If male and female births are equally probable (p = 0.5 for each), the expected number of families for each case follows a **Binomial Distribution**:

$$
E = P(X = k) \times 800
$$

Where $ P(X = k) $ is the binomial probability of having $ k $ girls in a family of 4 children, calculated using:

$$
P(X = k) = \binom{4}{k} \times (0.5)^k \times (0.5)^{(4-k)}
$$

Calculating each expected probability:

$$
P(X = 4) = \frac{4!}{4!(0!)} \times (0.5)^4 = 0.0625
$$
$$
P(X = 3) = \frac{4!}{3!(1!)} \times (0.5)^4 = 0.25
$$
$$
P(X = 2) = \frac{4!}{2!(2!)} \times (0.5)^4 = 0.375
$$
$$
P(X = 1) = \frac{4!}{1!(3!)} \times (0.5)^4 = 0.25
$$
$$
P(X = 0) = \frac{4!}{0!(4!)} \times (0.5)^4 = 0.0625
$$

Multiplying by 800 families:

| Girls (G) | Expected Probability $ P(X = k) $ | Expected Families $E $ |
|-----------|-----------------------------------|---------------------------|
| 4         | 0.0625                            | 50                        |
| 3         | 0.25                              | 200                       |
| 2         | 0.375                             | 300                       |
| 1         | 0.25                              | 200                       |
| 0         | 0.0625                            | 50                        |

---

**Step 3: Compute Chi-Square Statistic**

The formula for the **Chi-Square statistic** is:

$$
\chi^2 = \sum \frac{(O - E)^2}{E}
$$

Plugging in values:

$$
\chi^2 = \frac{(32 - 50)^2}{50} + \frac{(178 - 200)^2}{200} + \frac{(290 - 300)^2}{300} + \frac{(236 - 200)^2}{200} + \frac{(64 - 50)^2}{50}
$$

$$
= \frac{(-18)^2}{50} + \frac{(-22)^2}{200} + \frac{(-10)^2}{300} + \frac{(36)^2}{200} + \frac{(14)^2}{50}
$$

$$
= \frac{324}{50} + \frac{484}{200} + \frac{100}{300} + \frac{1296}{200} + \frac{196}{50}
$$

$$
= 6.48 + 2.42 + 0.33 + 6.48 + 3.92
$$

$$
\chi^2 = 19.63
$$



**Step 4: Determine Degrees of Freedom**
Degrees of freedom ($ df $) is:

$$
df = \text{categories} - 1 = 5 - 1 = 4
$$



**Step 5: Find Critical Value or P-value**
Using the **Chi-Square distribution table** at a significance level ($ \alpha $) of 0.05 and **df = 4**, the **critical value** is approximately **9.49**.
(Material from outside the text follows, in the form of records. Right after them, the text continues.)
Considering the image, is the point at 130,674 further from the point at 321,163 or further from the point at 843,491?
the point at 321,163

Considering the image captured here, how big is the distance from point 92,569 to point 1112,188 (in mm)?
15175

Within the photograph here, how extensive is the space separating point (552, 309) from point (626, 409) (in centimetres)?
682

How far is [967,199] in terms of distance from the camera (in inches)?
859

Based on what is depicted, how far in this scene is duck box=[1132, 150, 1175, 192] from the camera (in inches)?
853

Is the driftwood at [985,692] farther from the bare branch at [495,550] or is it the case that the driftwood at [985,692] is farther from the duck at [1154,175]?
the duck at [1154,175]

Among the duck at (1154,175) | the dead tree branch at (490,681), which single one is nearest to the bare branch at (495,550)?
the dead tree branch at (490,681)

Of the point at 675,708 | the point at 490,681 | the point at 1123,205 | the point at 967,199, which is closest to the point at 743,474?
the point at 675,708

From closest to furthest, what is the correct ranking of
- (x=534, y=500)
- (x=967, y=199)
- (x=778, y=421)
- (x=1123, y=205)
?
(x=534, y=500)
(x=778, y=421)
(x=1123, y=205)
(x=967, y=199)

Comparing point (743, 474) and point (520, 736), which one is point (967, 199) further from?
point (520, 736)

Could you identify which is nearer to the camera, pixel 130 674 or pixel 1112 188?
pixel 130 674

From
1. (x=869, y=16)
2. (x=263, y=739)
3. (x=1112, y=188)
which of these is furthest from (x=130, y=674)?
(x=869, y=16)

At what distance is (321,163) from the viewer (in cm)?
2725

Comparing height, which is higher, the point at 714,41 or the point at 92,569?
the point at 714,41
Since **χ² = 19.63** is **greater** than the critical value **9.49**, we **reject** the null hypothesis.

P_value = 0.0005

**Step 6: Conclusion**
- since $p\_value =0.0005$ is less then $\alpha = 0.05$, we **reject the null hypothesis**.
- There is **statistically significant evidence** that male and female births **are NOT equally probable**.

This means that the observed data **does not** match the assumption that each child has an equal chance of being male or female.
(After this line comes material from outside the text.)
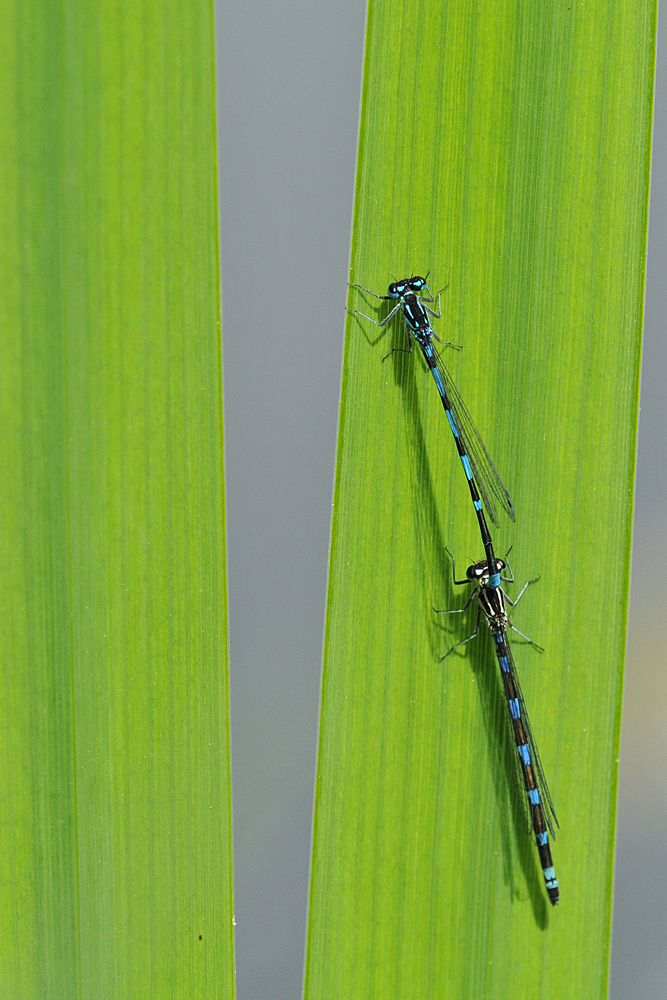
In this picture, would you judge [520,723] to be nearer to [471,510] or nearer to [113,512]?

<font color = "red">**Chi-Square Test for Independence**</font>

The **Chi-Square Test for Independence**, also known as the **Chi-Square Test for Association**, helps determine whether two categorical variables are related. It assesses if the presence of one variable influences the presence of another or if they are truly independent.

**How It Works**
This test compares **observed frequencies** in a **contingency table** (which shows how different categories of two variables intersect) with the **expected frequencies** calculated under the assumption that the variables are independent.
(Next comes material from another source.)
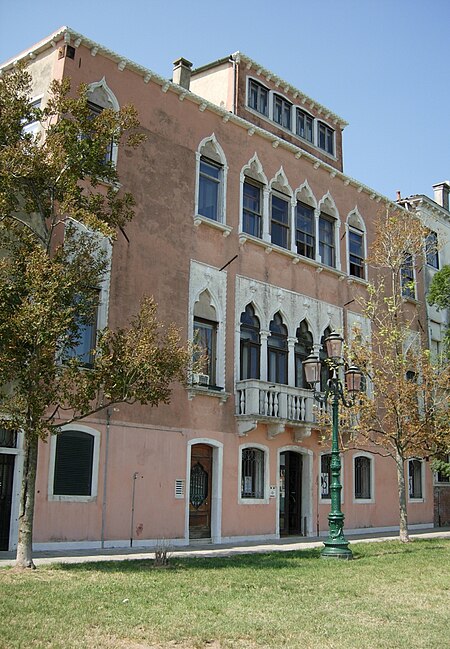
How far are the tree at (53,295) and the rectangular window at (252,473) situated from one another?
7.73m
**Steps to Perform the Chi-Square Test**
1. **Define Hypotheses**
   - **Null Hypothesis (H₀):** No association exists between the two categorical variables—they are independent.
   - **Alternative Hypothesis (H₁):** There is an association between the two variables—they are dependent.
   
2. **Create a Contingency Table**
   - Organize observed values for different categories of the two variables.

3. **Calculate Expected Frequencies**
   - Compute what the values would be **if** the variables were independent.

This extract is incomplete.